| Outcome | Probability | Yes Bid | Yes Ask | 24h Change | Volume | |
|---|---|---|---|---|---|---|
| 17° to 18° | 0% | 0¢ | 0¢ | — | $0 | Trade → |
| 15° to 16° | 0% | 0¢ | 0¢ | — | $0 | Trade → |
| 21° to 22° | 0% | 0¢ | 0¢ | — | $0 | Trade → |
| 23° or above | 0% | 0¢ | 0¢ | — | $0 | Trade → |
| 14° or below | 0% | 0¢ | 0¢ | — | $0 | Trade → |
| 19° to 20° | 0% | 0¢ | 0¢ | — | $0 | Trade → |
This market asks what the highest observed air temperature in Minneapolis will be on March 16, 2026. It matters because single-day temperature extremes reflect short-term weather dynamics and can influence local energy demand, travel, and public messaging.
Mid-March in Minneapolis is a transitional period when late-winter cold outbreaks can still occur alongside early-spring warm-ups; day-to-day swings are often large. Long-term warming trends have shifted seasonal baselines, but synoptic-scale patterns (cold continental air vs. Pacific/Atlantic-influenced warmth) remain the primary drivers of any specific day's maximum temperature.
Market prices on this event summarize traders' collective expectations about which outcome will occur; they are best used as a real-time indicator of consensus, not a deterministic forecast. Always cross-check with official meteorological observations and the event's settlement rules before relying on a market outcome.
Settlement will follow the market's specified source in the event rules; check the KALSHI event page for the named observation station and data provider. If no source is specified, markets typically rely on official NWS/NOAA observations from the designated Minneapolis area station (for example, the regional ASOS/COOP station).
The applicable time window (local calendar day, UTC-to-UTC, or a specific 24-hour observation period) is defined in the event's settlement rules; consult the event page for the precise start/end times and time zone that determine which measurements qualify.

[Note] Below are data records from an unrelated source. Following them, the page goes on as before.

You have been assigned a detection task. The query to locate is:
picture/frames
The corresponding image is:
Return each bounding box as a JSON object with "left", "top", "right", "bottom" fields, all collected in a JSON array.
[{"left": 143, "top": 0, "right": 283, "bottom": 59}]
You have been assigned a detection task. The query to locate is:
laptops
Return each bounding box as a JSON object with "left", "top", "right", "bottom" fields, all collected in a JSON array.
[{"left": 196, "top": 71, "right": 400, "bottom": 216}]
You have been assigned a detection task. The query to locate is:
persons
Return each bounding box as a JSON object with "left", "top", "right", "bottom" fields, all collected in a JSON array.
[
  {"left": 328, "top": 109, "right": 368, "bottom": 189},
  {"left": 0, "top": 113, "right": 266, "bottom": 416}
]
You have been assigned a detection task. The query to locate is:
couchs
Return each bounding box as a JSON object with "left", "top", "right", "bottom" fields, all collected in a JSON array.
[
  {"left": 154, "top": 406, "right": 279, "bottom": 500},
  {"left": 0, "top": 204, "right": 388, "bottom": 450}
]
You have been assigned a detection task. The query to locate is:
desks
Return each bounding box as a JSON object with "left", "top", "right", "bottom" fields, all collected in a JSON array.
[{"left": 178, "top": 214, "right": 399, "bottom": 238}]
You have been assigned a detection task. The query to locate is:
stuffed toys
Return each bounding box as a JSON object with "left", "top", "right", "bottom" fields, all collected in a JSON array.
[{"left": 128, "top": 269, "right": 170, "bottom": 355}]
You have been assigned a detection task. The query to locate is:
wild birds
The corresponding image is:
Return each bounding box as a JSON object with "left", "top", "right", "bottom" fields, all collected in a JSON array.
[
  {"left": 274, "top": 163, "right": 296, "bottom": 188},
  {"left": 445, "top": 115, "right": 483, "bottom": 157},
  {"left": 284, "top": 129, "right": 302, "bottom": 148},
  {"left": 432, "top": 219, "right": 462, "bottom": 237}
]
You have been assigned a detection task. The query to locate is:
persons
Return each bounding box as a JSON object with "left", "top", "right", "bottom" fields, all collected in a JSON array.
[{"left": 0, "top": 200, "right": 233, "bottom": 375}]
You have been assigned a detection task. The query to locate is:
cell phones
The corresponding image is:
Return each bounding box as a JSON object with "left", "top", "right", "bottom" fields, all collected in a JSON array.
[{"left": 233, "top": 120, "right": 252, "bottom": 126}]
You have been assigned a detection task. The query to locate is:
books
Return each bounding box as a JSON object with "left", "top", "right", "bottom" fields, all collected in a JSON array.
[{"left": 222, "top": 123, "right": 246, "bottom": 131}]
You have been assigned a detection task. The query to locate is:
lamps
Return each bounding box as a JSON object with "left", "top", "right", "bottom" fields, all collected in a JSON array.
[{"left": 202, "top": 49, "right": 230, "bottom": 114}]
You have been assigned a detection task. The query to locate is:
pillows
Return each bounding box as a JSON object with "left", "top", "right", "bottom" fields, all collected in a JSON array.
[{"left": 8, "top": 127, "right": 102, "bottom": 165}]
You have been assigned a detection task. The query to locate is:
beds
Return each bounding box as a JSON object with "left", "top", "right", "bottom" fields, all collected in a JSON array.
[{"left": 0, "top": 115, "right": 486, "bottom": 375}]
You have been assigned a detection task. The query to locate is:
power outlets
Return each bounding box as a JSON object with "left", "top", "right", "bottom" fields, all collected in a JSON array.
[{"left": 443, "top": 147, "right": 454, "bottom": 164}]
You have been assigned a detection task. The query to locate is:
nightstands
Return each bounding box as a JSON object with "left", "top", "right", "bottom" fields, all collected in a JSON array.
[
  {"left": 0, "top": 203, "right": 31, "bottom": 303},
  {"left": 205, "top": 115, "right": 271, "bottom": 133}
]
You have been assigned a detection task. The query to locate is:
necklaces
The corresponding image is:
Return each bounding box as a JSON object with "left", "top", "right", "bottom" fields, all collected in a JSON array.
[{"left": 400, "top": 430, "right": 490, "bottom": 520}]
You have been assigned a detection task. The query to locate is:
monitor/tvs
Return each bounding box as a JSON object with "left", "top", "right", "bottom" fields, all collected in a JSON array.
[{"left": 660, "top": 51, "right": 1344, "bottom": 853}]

Each outcome corresponds to a specific temperature value or range as shown on the market interface; open the market details to view the exact boundaries and confirm they are mutually exclusive and cover all possible observed values.
The event's settlement rules should describe contingencies for missing data (for example, using a nearby official station, a reanalysis product, or voiding/returning trades). Review the market's tiebreaker and missing-data provisions on KALSHI before trading.
Price movement typically reflects new weather model runs, observations (satellite, surface), and changes in forecast confidence; as the event date nears and models converge, prices often update to incorporate the latest synoptic evolution, but they remain an expression of market expectation, not a guaranteed outcome.